Postcards from the Studio, Week 2
“Rest Friendly Studios and Inclusive Schedules
On Over and Over (and Over again), our new commission by Dan Daw Creative Projects and Stef O’Driscoll, we’re piloting a new schedule that gives our company dancers Wednesdays off as a paid rest day. This is part of our attempt to make a new full-length work in a creative process that doesn’t break us.

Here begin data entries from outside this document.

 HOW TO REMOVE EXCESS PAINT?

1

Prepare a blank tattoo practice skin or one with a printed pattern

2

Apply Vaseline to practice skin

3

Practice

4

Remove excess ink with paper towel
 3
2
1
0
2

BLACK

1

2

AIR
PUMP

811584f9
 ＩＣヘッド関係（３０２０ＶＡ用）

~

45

There’s a lot of talk in the arts, and in the well-being industry about ‘resilience’. Mostly I feel the labour to be resilient falls on the individual to somehow hack the system, rather than the system changing to be more humane. In more inclusive structures – what Healing Justice London calls ‘life-affirming structures’ – we wouldn’t need to be as resilient because the system would be asked to bend, not the individual. This is one small way we can bend the system rather than the body-mind.

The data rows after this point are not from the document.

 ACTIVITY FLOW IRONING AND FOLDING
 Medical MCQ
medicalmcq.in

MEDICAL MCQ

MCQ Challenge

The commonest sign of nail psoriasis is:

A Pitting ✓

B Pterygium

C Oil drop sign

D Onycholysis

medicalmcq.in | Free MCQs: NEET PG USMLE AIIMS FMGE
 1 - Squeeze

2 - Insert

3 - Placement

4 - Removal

It also gives the creative team time on a Wednesday to check in, think and plan together. And it means production meetings have dedicated time and are not being crammed in at the end of the day or over lunch (which is heavenly, there is nothing worse than a rushed production meeting, when invariably something complex comes up). Win-Win.

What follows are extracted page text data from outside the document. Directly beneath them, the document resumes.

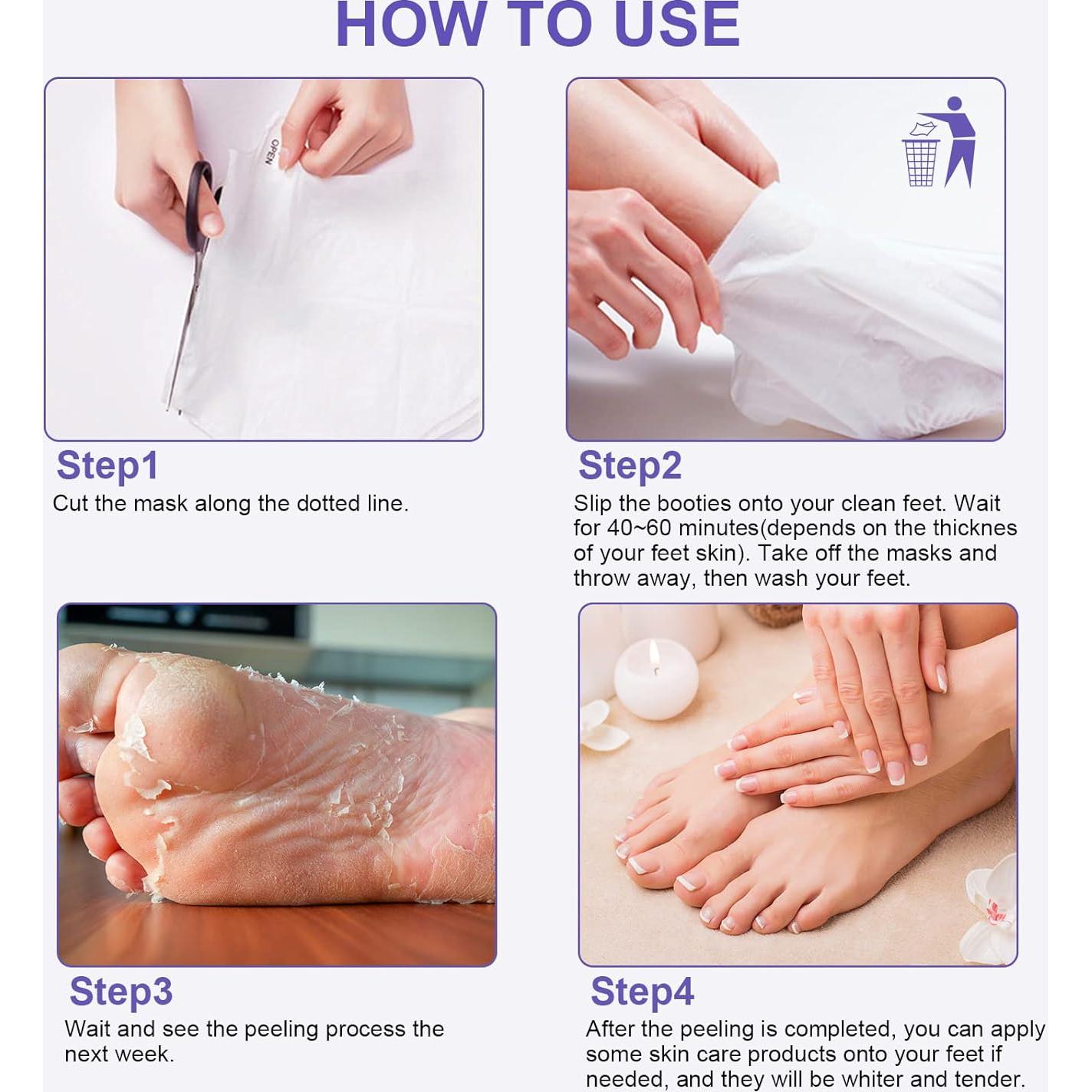 HOW TO USE

OPEN

Step1
Cut the mask along the dotted line.

Step2
Slip the booties onto your clean feet. Wait for 40~60 minutes(depends on the thicknes of your feet skin). Take off the masks and throw away, then wash your feet.

Step3
Wait and see the peeling process the next week.

Step4
After the peeling is completed, you can apply some skin care products onto your feet if needed, and they will be whiter and tender.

We are also committed to creating and facilitating Rest Friendly Studio spaces, in which it’s always okay to rest within the task, within the day, and within the dance. We’re finding that we all have internalised ableism around activity and rest, and the habit of pushing through pain and fatigue is so strong in a professional dance context. We may need to give ourselves, and one another, permission to rest every single day of this process, as old habits die hard. Bringing bean bags into the dance studio is an important step and it does feel subversive to sink into the comfort of a bean bag after dancing, or before dancing, or while you’re dancing. So expect a lot of bean bag photos in the weeks to come!
References:
Healing Justice London Life Affirming Structures
Margaret Price The Bodymind Problem and the Possibilities of Pain
Alison Kafer in Queer, Feminist, Crip writes about crip time bending the clock to meet the disabled person, rather than the disabled person bending to meet the clock.”